• _What you need to do_
Check each line of the data for "table" and select those that have it.

*** Records to process Section Begins ***

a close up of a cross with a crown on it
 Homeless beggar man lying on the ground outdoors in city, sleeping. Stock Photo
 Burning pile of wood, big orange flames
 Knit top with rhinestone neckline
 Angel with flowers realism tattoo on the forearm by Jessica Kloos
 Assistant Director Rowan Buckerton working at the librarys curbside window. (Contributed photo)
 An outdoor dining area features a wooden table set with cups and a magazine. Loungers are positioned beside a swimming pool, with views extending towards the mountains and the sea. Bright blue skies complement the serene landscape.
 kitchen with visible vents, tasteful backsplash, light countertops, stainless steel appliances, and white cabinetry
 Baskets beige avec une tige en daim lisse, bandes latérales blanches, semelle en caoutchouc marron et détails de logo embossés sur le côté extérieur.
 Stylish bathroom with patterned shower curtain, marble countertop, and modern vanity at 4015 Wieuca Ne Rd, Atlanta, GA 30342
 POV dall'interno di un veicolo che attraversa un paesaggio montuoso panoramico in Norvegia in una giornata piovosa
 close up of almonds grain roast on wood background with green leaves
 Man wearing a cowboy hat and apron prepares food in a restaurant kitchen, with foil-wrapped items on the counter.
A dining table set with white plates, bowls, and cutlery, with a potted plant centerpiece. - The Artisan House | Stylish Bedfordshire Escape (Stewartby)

*** Records to process Section Ends ***

• _Output for this task_
 An outdoor dining area features a wooden table set with cups and a magazine. Loungers are positioned beside a swimming pool, with views extending towards the mountains and the sea. Bright blue skies complement the serene landscape.
A dining table set with white plates, bowls, and cutlery, with a potted plant centerpiece. - The Artisan House | Stylish Bedfordshire Escape (Stewartby)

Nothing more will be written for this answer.